PROBLEM TO SOLVE. Copy, without alteration, the stretch of rows below from the line containing "How much space" through the line containing "394 centimetres".
###
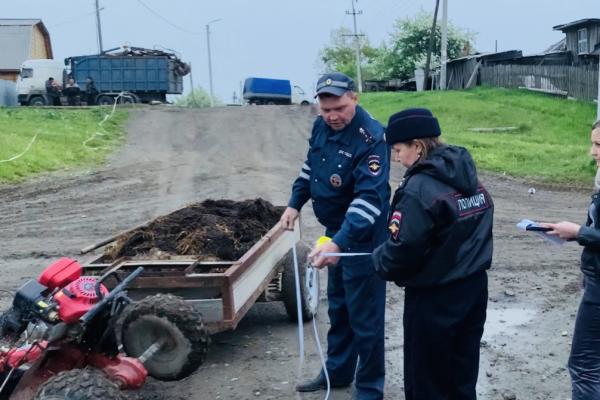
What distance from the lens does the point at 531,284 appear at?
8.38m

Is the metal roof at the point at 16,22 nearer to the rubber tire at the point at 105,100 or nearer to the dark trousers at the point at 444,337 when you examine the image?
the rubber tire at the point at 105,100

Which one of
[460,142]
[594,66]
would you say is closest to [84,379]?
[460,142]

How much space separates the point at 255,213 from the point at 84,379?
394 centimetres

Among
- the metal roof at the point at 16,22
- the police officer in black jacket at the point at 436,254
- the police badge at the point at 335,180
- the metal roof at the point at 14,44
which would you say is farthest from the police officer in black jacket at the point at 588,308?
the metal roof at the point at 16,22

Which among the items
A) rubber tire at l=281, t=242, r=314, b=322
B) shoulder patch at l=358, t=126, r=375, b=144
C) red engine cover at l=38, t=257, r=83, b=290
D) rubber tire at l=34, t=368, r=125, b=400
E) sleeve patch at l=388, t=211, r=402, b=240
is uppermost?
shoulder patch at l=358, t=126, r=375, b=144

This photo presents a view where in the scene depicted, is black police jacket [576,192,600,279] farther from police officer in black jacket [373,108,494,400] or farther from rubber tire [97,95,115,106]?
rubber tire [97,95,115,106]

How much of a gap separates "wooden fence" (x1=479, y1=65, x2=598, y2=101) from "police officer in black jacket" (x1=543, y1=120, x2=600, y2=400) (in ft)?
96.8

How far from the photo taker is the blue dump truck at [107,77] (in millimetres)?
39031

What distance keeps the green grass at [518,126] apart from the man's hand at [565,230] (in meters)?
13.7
###
WORKED ANSWER.
How much space separates the point at 255,213 from the point at 84,379?
394 centimetres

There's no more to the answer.